(DATA FOR REVIEW Opens)

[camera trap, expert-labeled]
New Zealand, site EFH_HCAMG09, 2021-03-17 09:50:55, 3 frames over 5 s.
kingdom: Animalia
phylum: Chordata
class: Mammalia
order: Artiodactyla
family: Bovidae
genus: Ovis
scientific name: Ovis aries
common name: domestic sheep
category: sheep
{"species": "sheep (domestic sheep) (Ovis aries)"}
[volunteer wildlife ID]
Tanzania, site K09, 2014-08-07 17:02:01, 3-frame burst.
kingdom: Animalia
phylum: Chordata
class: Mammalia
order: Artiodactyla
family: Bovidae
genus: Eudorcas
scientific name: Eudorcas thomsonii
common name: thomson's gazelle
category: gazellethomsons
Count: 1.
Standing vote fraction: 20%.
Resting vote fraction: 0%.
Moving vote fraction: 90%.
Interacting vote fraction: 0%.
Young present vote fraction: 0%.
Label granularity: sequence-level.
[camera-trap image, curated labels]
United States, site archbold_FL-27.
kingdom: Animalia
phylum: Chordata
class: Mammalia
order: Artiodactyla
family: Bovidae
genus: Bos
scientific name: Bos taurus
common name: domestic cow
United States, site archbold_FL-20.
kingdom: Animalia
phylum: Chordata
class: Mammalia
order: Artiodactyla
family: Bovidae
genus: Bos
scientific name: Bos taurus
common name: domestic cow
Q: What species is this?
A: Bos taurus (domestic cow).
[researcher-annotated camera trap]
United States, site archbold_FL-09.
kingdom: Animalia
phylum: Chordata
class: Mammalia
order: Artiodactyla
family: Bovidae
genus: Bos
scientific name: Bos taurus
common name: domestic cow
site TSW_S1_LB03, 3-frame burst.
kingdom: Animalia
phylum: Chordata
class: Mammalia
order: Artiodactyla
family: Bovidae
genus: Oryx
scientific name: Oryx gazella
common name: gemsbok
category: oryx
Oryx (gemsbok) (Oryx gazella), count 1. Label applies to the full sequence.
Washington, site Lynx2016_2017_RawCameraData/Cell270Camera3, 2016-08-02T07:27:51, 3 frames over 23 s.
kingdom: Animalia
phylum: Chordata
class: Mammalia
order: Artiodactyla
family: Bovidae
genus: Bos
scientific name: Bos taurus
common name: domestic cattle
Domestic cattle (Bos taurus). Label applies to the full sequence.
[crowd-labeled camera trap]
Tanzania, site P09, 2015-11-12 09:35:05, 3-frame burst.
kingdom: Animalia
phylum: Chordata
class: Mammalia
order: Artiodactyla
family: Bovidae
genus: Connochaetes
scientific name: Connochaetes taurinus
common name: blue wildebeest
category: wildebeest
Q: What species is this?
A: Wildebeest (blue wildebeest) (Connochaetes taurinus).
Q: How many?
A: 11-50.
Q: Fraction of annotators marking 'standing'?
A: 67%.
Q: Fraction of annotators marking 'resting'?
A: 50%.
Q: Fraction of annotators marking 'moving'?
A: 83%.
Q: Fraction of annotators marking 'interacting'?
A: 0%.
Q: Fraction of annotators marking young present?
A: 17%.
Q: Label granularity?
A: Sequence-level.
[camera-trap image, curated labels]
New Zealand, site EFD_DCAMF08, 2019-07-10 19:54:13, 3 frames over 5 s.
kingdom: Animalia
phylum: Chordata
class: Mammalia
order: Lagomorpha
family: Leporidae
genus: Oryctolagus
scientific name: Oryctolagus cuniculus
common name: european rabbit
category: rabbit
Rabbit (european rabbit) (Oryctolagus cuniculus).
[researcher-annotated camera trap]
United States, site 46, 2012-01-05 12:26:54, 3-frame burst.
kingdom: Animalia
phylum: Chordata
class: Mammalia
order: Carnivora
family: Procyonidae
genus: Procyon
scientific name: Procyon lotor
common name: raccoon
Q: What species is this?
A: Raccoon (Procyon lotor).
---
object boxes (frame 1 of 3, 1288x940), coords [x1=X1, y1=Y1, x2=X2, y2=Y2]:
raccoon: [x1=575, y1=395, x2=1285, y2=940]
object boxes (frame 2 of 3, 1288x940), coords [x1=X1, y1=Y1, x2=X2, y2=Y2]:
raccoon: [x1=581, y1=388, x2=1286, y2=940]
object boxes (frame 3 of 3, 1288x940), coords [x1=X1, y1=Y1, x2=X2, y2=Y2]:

(DATA FOR REVIEW Closes)

■ WHAT THIS TASK INVOLVES
In the answer, give the lines from the first line of the data through the line with "Resting vote fraction: 0%.", exactly as they appear and with no additions.

■ RESULT OF THIS EXERCISE
[camera trap, expert-labeled]
New Zealand, site EFH_HCAMG09, 2021-03-17 09:50:55, 3 frames over 5 s.
kingdom: Animalia
phylum: Chordata
class: Mammalia
order: Artiodactyla
family: Bovidae
genus: Ovis
scientific name: Ovis aries
common name: domestic sheep
category: sheep
{"species": "sheep (domestic sheep) (Ovis aries)"}
[volunteer wildlife ID]
Tanzania, site K09, 2014-08-07 17:02:01, 3-frame burst.
kingdom: Animalia
phylum: Chordata
class: Mammalia
order: Artiodactyla
family: Bovidae
genus: Eudorcas
scientific name: Eudorcas thomsonii
common name: thomson's gazelle
category: gazellethomsons
Count: 1.
Standing vote fraction: 20%.
Resting vote fraction: 0%.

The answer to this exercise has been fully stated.